Zheng’s text is closer to Chinese government and mainstream opinion on the Russian invasion that companion pieces I have translated on the same topic (see herehere, and here), and indeed the piece is singled out in a recent New York Times article (“China Sees at Least One Winner Emerging From Ukraine War: China,” March 14, 2022) as an example of China’s geopolitical ambitions in the context of the war.  Zheng’s argument is indeed fairly predictable, as he praises Putin as a clever strongman, castigates NATO for its eastward expansion, and ridicules Ukraine for its incompetent politicians and its utopian dreams of joining Europe.  He also argues that the Russian resurgence means that Francis Fukuyama’s “end of history” has been proven wrong yet again, that the conflict between Russia and the West will diminish the effectiveness of efforts to contain China, and that, overall, “the scales of geopolitics are once again tilted in China’s favor.”

At the same time, Zheng appears to hedge his bets.  Despite his seeming optimism, he warns China twice against committing “catastrophic strategic errors,” and his final paragraph is a strangely apt example of the mixture of bluster, extreme caution, and idealism that often characterizes Chinese thinking about international relaitons and the future world:

“For China, the war in Ukraine has further complicated the current situation, described as a ‘once-in-a-century change.’ The international situation changes constantly in bewildering ways, and we need all the more to calmly analyze the new changes and trends in the interaction of major powers and to be more rational and completely dispassionate, because any emotional reaction can produce a catastrophic strategic error. But one thing is very clear: the reason why a great power is a great power, or why it is seen as a great power, does not lie in its ability to challenge the old order, and even less in its ability to conduct war, but in its responsibility and capacity to advance and maintain international peace.”

Translation

Will the War in Ukraine Lead to the Reconstruction of the World Order?

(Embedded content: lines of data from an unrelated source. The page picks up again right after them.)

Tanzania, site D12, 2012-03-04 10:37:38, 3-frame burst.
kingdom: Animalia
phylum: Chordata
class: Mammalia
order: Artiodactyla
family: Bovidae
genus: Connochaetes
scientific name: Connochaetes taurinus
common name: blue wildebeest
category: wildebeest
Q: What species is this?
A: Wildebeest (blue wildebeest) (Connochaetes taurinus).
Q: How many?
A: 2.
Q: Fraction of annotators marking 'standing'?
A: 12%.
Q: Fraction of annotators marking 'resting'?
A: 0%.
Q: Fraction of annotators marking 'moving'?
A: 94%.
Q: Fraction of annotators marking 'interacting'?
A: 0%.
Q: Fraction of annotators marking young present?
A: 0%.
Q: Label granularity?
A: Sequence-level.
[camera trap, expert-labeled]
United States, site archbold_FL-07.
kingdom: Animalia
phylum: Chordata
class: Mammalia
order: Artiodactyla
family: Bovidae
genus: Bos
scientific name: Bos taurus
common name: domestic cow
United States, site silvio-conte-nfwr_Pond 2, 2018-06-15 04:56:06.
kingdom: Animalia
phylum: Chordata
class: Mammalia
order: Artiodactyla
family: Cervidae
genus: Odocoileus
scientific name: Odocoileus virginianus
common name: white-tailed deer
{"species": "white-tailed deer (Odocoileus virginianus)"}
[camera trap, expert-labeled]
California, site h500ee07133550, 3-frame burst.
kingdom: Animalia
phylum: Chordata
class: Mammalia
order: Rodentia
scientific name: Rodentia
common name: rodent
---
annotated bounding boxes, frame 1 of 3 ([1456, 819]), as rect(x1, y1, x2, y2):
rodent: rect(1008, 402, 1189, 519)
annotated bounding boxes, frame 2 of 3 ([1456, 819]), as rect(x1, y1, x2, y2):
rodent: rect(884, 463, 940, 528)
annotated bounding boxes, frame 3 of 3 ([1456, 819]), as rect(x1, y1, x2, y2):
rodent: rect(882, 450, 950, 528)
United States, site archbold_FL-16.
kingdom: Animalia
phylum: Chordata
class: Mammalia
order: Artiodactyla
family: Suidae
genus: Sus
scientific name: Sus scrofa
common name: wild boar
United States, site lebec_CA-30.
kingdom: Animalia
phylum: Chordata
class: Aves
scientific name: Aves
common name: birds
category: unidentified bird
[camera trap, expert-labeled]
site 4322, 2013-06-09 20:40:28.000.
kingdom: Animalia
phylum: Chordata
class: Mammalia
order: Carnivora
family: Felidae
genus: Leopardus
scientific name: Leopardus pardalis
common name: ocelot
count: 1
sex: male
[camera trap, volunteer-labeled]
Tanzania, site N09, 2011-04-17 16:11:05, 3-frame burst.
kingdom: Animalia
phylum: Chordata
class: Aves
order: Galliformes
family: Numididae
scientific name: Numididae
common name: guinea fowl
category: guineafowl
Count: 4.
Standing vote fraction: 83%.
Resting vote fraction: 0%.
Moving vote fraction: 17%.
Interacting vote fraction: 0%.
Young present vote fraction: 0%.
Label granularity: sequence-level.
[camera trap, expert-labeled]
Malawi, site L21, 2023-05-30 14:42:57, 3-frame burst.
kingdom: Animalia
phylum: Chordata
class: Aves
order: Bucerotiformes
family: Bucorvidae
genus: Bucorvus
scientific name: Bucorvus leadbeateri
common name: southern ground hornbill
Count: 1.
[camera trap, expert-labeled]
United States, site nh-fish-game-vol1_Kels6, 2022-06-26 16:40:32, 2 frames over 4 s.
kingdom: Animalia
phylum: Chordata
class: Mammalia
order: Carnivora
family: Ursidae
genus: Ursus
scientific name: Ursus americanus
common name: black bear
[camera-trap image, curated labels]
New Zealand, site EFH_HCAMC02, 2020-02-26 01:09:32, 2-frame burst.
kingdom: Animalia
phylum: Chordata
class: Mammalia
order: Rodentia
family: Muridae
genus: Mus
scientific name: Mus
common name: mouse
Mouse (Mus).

The Collapse of the Old International Order

From any perspective, the post-war international order, organized around the United Nations, is on the verge of collapse.  The old order is rapidly disintegrating and strongman politics is becoming popular once again among the world’s major powers, with all countries ambitiously eyeing every opportunity, hoping to build a regional or even international system on the ruins of the old order, with themselves at the center.

Russia’s President Vladimir Putin is one of these strongmen. When a weak international order encounters the great power politics of strongmen, the result is reorganization and collision of strategic forces. Of course, the collapse of the old order does not mean the establishment of a new one. Empirically, behind the collapse or re-establishment of any international order is blood and fire, violence and war.

Russia has been trying to woo Belarus and eastern Ukraine in every way possible for many years. This time, to achieve a feeling of security, Putin has hit back hard and expanded his sights to the whole of Ukraine, which may well led to the birth of a «mini-Soviet Union» in the future. This is, of course, necessarily related to NATO’s eastward expansion, which has strategically pushed Russia into a corner.

The United States and the West have attributed this to Putin’s personal insecurity, but this is misunderstanding and even a demonization of Putin and the Russian people. NATO has made the entire Russian people extremely insecure.  The veteran American diplomat George Kennan foresaw this war long before NATO began its eastward expansion.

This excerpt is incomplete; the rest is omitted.